Merkel bekam an diesem Donnerstag die Ehrendoktorwürde in Harvard verliehen.

(Foto: REUTERS)

Wenn Angela Merkel an diesem Abend an der US-Elite-Uni Harvard spricht, tritt sie in große Fußstapfen. Es war dort, wo ein US-Außenminister zwei Jahre nach dem Zweiten Weltkrieg mit einem berühmten Plan die Wiederauferstehung Westeuropas in die Wege leitete: George Marshall.

Komische Hüte, alte Tradition und große Ehre. Klar, wer über ein Stiftungsvermögen von 38 Milliarden Dollar verfügt, kann für seine Abschlussfeier jeden anheuern, um seinen Graduierten inspirierende Worte mit auf den Weg zu geben. Aber es ist nicht das Geld, das einen Steven Spielberg oder eine J. K. Rowling zur Abschlussklasse der Harvard University sprechen ließ. Denn die altehrwürdige Uni im direkt an Boston grenzenden Cambridge ist nicht nur Tummelplatz für die smarten Sprösslinge der amerikanischen Upper Class, sondern von je her eines der wichtigsten Zentren des amerikanischen Geisteslebens.

So hat es Tradition, dass hier auf der Harvard Yard oder im Tercentenary Theatre neben Literaten, Wissenschaftlern oder Künstlern auch Staats- und Regierungschef Reden halten. Adenauer, Schmidt, von Weizsäcker, Kohl - die Bundesrepublik und das wiedervereinigte Deutschland waren dabei gut vertreten.

Und dennoch bedeutete die Einladung Angela Merkels - verbunden mit der Ehrendoktorwürde von Barack Obamas Alma Mater, der Harvard Law School - mehr, als nur noch eine weitere Regierungschefin zu gewinnen. Nennt die "Harvard Gazette" Merkel doch "Chancellor of the Free World" - einer Freien Welt, die zum Teil hier in Harvard begründet wurde.

Marshall erzählte vom Hungertod in Europas Städten

Vor 72 Jahren lud die Universität George Marshall ein, eine Rede zu halten. Marshall war amerikanischer Außenminister, Kriegsheld und moralische Instanz. Er wollte, so ließ er es vorher der Harvard Alumni Association ausrichten, nicht die üblichen Lebensweisheiten und erbaulichen Worte darbieten, sondern über ein anderes Thema referieren. Es wurde die wichtigste Abschlussrede, die hier je gehalten wurde.

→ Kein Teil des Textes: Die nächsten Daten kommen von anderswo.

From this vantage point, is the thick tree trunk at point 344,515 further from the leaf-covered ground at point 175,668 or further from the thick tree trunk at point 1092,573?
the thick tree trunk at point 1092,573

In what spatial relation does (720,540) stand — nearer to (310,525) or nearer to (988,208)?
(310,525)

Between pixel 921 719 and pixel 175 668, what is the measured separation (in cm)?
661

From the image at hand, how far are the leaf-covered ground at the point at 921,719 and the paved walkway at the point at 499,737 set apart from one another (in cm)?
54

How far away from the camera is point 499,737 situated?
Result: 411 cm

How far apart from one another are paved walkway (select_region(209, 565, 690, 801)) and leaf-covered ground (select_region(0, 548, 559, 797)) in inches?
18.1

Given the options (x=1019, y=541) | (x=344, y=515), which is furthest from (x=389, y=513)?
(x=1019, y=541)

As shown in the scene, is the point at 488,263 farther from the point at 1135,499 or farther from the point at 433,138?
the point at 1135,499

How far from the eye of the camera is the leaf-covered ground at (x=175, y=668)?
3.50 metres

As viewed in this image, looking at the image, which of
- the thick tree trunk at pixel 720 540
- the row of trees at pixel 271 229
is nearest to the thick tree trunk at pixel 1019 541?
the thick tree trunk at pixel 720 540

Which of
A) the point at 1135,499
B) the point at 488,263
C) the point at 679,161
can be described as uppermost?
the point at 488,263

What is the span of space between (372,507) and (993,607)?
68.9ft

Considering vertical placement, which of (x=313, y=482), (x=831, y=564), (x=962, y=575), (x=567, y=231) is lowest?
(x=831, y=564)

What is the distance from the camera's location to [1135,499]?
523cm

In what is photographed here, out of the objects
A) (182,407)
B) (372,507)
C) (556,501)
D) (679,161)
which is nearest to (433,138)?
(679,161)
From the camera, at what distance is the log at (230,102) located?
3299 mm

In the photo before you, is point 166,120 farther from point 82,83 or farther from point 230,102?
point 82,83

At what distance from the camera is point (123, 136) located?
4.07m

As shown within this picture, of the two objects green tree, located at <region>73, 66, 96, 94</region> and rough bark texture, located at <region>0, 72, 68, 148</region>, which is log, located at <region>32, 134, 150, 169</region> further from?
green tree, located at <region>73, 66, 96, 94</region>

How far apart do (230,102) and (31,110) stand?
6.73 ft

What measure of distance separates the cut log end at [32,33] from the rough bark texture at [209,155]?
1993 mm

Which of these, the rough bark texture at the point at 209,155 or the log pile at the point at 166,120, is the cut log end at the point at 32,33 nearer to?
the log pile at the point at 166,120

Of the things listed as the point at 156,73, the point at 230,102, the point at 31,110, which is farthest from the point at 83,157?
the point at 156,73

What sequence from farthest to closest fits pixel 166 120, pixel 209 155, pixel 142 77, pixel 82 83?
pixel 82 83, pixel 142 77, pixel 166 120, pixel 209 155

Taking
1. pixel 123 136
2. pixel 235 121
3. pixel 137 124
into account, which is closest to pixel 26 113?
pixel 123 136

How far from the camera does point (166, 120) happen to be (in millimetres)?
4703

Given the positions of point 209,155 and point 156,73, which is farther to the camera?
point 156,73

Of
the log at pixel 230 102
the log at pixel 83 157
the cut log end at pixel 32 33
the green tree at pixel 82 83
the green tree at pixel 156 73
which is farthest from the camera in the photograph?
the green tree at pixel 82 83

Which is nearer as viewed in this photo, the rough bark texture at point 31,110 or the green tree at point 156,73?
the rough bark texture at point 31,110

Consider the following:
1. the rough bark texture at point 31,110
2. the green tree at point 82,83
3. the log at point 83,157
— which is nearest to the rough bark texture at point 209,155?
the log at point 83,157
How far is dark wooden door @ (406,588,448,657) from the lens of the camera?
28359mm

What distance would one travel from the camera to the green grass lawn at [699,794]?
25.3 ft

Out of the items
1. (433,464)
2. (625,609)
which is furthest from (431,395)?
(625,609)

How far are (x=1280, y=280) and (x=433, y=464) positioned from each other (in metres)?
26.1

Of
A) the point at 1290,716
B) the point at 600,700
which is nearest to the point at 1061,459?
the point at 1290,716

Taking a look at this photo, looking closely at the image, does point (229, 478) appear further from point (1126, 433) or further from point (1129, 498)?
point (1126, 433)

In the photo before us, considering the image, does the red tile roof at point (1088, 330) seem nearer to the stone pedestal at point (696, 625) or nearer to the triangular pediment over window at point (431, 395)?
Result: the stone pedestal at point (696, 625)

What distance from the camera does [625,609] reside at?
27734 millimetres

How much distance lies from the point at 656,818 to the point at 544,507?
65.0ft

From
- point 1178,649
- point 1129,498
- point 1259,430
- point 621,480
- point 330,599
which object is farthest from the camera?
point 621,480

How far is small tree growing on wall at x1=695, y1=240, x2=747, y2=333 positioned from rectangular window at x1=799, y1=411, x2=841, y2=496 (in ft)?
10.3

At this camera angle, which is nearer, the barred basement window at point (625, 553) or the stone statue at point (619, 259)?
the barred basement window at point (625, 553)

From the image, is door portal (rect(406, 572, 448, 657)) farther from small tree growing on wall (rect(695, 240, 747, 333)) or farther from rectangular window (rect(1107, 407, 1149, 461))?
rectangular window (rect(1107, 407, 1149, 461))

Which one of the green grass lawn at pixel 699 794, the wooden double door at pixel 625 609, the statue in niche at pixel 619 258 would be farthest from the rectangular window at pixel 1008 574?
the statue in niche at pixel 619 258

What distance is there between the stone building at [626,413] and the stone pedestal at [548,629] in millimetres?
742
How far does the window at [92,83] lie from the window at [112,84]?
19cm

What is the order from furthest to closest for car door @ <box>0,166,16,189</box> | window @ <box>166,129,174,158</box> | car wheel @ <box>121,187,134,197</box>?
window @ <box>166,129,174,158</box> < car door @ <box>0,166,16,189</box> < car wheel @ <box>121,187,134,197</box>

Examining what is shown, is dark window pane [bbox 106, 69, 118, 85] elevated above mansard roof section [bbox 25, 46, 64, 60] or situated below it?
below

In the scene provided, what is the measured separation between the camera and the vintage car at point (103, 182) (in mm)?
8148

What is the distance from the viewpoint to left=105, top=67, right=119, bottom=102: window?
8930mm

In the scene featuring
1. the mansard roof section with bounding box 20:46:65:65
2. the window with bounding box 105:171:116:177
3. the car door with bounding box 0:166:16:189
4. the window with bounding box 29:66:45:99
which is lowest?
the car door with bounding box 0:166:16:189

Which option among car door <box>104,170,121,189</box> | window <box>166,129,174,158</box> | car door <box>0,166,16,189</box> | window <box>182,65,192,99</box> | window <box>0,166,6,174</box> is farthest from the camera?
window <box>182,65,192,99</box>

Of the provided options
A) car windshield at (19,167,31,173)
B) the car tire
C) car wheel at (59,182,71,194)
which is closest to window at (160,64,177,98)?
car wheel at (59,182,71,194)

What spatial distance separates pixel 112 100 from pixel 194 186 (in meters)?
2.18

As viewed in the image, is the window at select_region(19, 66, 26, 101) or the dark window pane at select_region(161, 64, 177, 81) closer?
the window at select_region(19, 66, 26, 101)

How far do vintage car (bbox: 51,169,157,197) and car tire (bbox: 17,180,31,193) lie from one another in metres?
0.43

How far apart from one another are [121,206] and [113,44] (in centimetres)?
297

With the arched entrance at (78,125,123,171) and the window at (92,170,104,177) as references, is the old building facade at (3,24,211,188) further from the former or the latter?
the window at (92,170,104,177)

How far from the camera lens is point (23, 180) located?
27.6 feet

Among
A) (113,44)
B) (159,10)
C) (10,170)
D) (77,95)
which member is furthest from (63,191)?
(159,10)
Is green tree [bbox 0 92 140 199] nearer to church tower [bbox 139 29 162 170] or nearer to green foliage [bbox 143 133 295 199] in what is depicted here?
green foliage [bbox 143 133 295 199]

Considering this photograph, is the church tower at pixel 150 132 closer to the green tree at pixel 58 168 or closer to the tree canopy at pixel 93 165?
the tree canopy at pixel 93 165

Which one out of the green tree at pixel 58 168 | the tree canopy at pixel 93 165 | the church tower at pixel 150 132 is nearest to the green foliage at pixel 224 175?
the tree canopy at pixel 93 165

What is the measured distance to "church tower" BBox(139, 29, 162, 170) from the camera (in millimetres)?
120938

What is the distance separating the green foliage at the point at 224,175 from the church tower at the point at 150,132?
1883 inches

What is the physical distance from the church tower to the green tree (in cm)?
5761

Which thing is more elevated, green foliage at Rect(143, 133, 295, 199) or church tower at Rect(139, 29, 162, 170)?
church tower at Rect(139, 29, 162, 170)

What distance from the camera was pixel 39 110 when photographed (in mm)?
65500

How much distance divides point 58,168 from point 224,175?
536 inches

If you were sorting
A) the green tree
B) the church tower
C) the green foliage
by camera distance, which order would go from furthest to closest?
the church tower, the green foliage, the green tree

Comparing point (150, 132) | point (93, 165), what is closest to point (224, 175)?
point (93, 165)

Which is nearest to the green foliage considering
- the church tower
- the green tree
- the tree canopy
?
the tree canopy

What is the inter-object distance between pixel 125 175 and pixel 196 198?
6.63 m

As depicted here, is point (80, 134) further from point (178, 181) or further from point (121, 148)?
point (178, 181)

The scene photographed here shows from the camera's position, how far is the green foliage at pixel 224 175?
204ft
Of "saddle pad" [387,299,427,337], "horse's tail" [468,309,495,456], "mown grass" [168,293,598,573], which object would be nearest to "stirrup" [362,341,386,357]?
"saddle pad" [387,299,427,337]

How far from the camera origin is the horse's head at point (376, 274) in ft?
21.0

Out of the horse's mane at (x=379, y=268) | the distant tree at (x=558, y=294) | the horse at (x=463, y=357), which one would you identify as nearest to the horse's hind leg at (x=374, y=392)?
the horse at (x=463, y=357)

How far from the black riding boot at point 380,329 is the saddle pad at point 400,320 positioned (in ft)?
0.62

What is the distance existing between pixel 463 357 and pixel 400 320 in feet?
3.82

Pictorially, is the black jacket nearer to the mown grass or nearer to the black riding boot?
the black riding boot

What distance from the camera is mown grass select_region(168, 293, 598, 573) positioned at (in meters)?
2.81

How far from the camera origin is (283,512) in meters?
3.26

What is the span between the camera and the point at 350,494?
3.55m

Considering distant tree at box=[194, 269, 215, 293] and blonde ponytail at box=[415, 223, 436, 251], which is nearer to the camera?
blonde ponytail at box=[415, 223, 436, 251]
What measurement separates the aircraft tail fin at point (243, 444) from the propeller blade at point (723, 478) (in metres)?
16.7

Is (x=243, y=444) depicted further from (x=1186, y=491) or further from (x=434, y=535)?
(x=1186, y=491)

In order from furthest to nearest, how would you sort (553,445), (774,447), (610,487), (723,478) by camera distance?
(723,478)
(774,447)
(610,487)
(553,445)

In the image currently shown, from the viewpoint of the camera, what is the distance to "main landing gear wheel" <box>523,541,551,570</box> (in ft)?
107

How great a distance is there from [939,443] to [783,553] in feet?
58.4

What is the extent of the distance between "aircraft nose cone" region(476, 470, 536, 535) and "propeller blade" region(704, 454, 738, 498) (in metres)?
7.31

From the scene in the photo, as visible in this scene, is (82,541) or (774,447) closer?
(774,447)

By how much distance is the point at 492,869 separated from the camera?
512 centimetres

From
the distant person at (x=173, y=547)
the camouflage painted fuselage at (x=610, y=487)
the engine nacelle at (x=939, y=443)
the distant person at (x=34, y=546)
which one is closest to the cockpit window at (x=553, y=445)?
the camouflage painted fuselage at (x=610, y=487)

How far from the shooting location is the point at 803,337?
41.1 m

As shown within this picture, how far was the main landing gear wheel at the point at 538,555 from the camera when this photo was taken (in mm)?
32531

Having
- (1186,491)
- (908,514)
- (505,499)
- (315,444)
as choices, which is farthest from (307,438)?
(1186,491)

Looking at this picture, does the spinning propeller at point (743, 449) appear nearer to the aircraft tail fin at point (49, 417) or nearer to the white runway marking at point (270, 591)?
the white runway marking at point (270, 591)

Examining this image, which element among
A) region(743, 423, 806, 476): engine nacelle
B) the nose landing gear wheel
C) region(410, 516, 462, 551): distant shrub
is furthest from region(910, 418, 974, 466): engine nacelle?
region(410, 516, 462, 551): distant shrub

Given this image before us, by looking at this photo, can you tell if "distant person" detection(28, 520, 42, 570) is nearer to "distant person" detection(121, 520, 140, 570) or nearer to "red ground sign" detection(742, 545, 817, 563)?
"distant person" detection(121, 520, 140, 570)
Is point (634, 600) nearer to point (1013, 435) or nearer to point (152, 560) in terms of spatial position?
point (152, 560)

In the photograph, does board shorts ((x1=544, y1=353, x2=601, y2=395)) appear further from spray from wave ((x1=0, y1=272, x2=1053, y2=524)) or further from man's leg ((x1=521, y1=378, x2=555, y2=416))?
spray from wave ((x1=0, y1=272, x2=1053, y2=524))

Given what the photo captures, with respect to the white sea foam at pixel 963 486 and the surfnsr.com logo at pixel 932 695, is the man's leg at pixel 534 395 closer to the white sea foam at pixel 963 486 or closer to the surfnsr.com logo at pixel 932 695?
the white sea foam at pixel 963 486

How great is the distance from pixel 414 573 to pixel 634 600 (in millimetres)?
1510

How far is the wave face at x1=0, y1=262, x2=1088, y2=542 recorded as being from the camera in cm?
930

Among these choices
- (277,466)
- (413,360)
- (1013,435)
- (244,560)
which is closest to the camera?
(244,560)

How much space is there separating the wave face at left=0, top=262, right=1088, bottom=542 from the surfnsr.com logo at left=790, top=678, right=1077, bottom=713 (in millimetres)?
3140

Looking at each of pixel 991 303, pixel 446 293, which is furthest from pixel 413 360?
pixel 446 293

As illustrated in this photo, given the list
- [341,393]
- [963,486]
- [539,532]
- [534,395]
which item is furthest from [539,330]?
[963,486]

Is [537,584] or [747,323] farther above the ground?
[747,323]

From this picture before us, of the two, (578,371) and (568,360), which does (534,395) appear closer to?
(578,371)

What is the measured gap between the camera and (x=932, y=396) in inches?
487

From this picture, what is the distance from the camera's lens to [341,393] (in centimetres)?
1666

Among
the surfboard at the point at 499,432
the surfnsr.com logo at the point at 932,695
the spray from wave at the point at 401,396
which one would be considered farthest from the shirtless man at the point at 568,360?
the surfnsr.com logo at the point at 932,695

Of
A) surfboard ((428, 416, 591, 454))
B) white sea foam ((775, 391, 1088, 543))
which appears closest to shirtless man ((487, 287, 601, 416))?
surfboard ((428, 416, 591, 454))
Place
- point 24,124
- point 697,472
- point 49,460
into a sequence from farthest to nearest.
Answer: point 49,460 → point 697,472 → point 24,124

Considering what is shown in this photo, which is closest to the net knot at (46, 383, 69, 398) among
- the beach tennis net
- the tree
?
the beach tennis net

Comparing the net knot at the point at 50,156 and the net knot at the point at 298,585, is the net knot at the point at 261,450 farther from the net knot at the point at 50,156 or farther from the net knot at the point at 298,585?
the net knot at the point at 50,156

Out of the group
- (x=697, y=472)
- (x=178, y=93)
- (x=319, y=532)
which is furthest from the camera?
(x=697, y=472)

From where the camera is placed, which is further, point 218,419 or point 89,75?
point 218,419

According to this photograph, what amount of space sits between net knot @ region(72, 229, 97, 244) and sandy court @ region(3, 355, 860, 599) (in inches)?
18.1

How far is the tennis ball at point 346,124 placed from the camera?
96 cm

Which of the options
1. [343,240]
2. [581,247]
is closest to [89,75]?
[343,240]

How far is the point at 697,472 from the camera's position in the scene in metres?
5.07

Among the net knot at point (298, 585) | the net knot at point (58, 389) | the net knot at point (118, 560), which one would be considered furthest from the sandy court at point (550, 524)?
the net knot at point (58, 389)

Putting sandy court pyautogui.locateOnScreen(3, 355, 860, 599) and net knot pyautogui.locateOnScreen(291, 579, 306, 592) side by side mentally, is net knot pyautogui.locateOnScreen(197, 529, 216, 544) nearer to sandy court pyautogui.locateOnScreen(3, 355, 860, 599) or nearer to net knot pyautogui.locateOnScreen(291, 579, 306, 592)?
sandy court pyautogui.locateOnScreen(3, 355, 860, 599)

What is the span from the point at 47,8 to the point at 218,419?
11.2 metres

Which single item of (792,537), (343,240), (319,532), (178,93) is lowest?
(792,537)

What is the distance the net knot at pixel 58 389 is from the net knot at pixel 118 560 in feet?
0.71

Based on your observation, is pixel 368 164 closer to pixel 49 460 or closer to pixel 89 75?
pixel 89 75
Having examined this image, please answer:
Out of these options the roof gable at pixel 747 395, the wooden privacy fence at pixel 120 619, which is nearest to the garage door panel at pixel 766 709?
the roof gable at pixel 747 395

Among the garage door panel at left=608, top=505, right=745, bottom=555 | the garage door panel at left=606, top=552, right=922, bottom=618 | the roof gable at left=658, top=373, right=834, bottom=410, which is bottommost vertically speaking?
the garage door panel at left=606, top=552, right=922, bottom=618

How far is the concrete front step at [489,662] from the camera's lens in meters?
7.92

Peter Kleim ist USA-Korrespondent für RTL und n-tv.

Peter Kleim ist USA-Korrespondent für RTL und n-tv.

Marshall beschrieb in drastischen Worten den langsamen Hungertod in Europas Städten. Der Zweite Weltkrieg habe die wirtschaftliche Struktur fundamental zerstört. 1947 produzierten die urbanen Zentren keine Waren mehr, die Bauern keine Lebensmittel - sie bekamen dafür ja nichts. Würde der Verfall nicht gestoppt, so Marshall, käme es zu einer Revolution.

Um den Frieden zu sichern, müsse man dem Nachkriegs-Europa Hilfe zur Selbsthilfe gewähren. Einmal, in einem großen, nachhaltigen Paket. Aber nur unter einer Bedingung: die Europäer müssten gemeinsam beschließen, was, wo zu tun sei. Marshalls Harvard-Rede wurde so zum Grundstein des Wiederaufbau Europas und seiner Einigung.

Einladung Merkels ein Zeichen

Die liberale Weltordnung der Nachkriegszeit, deren europäischer Teil maßgeblich durch den Marshall-Plan begründet wurde, war zu einem großen Teil amerikanischer Weitsicht zu verdanken. Eines Präsidenten namens Truman, eines Aussenministers namens Marshall. Doch heute heißen die Trump und Pompeo.

Auch wenn Angela Merkel nicht halten kann, was Harvard vom "Chancellor of the Free World" erwartet, jemand muss die "Freie Welt", den Multilateralismus, die liberale Weltordnung, die Europa Frieden und Wohlstand brachten, verteidigen. 72 Jahre nach Marshalls Rede und zwei Jahre nach dem Amtsantritt von Donald Trump war Harvards Einladung an Angela Merkel ein politisches Zeichen.